量子振動の観測には高い移動度が必要で、ダイヤモンドではこれまで私たちによる報告しかありませんでした(下記)。

ゲート電圧によって系統的に振動数が変化することや、抵抗(rxx)とホール抵抗(ryx)の両方に振動が見られることは、今回はじめて観測されました。

本研究の結果は、h-BNをゲート絶縁体としたダイヤモンド電界効果トランジスタにおいて、質の高いチャネルが形成されていることを示しています。

Quantum oscillations in diamond field-effect transistors with a h-BN gate dielectric

Sasama et al. "Quantum oscillations in diamond field-effect transistors with a h-BN gate dielectric"
Physical Review Materials 3, 121601(R) (2019); arXiv:1907.13500

h-BNをゲート絶縁体として利用した高移動度ダイヤモンドトランジスタの開発

劈開した単結晶の六方晶窒化ホウ素(h-BN)は平坦かつ荷電不純物密度が小さく、基板として使うことでグラフェンの移動度を大きく向上させることで知られています。

私たちは単結晶のh-BNをゲート絶縁体として利用することで、これまでにない優れた特性のダイヤモンド電界効果トランジスタを作製することに成功しました。

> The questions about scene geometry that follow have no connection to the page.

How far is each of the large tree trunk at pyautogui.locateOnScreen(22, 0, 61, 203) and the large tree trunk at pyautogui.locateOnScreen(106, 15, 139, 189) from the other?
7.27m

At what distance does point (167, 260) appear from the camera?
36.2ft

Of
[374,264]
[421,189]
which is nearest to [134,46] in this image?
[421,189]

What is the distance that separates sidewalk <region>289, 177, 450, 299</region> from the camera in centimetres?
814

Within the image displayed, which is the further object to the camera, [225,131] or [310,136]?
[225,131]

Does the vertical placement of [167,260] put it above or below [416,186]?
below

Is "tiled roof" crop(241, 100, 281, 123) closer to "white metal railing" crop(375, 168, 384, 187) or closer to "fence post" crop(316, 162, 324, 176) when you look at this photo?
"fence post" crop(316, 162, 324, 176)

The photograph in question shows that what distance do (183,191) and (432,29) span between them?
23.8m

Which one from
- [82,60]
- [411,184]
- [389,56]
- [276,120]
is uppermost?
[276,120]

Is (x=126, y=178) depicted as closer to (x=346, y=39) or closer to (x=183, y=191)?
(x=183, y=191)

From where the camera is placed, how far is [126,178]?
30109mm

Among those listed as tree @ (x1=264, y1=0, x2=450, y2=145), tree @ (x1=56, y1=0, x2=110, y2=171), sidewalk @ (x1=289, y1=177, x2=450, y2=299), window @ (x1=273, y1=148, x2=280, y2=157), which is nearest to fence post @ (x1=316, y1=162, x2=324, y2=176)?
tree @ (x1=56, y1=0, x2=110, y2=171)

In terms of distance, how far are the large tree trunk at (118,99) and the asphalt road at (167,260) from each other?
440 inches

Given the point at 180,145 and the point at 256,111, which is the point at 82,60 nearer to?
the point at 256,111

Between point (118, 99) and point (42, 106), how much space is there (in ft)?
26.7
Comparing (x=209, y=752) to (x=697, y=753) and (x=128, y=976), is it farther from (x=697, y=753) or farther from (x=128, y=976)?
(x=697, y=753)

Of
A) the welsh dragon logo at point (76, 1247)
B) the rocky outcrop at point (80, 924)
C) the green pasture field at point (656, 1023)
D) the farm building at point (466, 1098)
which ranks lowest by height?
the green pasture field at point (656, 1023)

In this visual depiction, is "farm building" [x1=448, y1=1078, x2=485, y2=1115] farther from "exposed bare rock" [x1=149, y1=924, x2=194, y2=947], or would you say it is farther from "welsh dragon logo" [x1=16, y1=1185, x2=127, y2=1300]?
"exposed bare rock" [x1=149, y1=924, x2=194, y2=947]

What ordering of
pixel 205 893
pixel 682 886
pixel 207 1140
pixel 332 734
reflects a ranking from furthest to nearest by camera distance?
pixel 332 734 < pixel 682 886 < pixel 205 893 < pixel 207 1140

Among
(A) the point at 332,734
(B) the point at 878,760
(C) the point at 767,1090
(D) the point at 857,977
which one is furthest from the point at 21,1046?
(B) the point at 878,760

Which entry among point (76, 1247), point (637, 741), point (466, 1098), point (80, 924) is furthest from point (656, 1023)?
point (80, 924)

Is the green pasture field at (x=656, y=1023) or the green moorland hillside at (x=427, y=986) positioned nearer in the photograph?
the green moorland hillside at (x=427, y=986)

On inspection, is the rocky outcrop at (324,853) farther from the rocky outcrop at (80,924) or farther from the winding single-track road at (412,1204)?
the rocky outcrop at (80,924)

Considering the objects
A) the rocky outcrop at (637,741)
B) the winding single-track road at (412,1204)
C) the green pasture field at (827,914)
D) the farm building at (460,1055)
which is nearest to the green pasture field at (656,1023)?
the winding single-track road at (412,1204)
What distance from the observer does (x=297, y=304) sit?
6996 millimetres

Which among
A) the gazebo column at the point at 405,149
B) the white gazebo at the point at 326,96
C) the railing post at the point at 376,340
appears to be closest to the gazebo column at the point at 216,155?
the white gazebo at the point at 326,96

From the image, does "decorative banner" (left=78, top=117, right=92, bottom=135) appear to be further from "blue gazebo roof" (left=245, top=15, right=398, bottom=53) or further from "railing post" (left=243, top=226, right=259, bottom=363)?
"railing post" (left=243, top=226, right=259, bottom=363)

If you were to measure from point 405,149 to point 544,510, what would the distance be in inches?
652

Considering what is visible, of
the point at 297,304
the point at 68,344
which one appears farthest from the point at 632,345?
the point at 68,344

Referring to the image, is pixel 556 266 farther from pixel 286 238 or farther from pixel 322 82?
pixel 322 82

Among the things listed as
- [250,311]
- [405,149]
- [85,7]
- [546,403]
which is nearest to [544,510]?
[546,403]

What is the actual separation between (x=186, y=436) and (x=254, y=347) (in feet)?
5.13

例えば、1012 cm-2台後半の比較的高いキャリア密度において300 cm2V-1s-1以上の高い室温移動度を得ることができました。

h-BNは、1000℃を超える高温耐性があり、室温で銅に匹敵する高い熱伝導度を示します。このため、高温や大電力用途での利用が期待されるダイヤモンドデバイスにとって、理想的な絶縁体材料と言えます。

Diamond field-effect transistor with a hexagonal-boron-nitride gate dielectric

Sasama et al. "High-mobility diamond field effect transistor with a monocrystalline h-BN gate dielectric"
APL Materials 6, 111105 (2018) (open access)

イオン液体を使った電界効果トランジスタの低温での測定手法

イオン液体をゲート絶縁体とした電気二重層電界効果トランジスタを使うと、数ボルトのゲート電圧で1013から1014 cm-2台の大きな電荷キャリア密度を得ることができます。

そのため、物質の性質を大きく変える手段として注目されています。例えば、この手法で電荷キャリア密度を変えることで、絶縁体から超伝導に変化する物質も見つかっています。

このような絶縁体・超伝導転移現象を観測するには試料を冷やす必要がありますが、ここでしばしば問題が生じます。試料を冷却すると、トランジスタが壊れることがあるのです。

低温でイオン液体は凍りますが、接している対象物質との熱膨張係数の違いによってずれ応力が生じ、固化したイオン液体が剥がれるのだと考えられます。

私たちは、対象物質(ダイヤモンド、シリコン)とイオン液体を保持するホルダを工夫し、ずれ応力を抑えられるようにしました。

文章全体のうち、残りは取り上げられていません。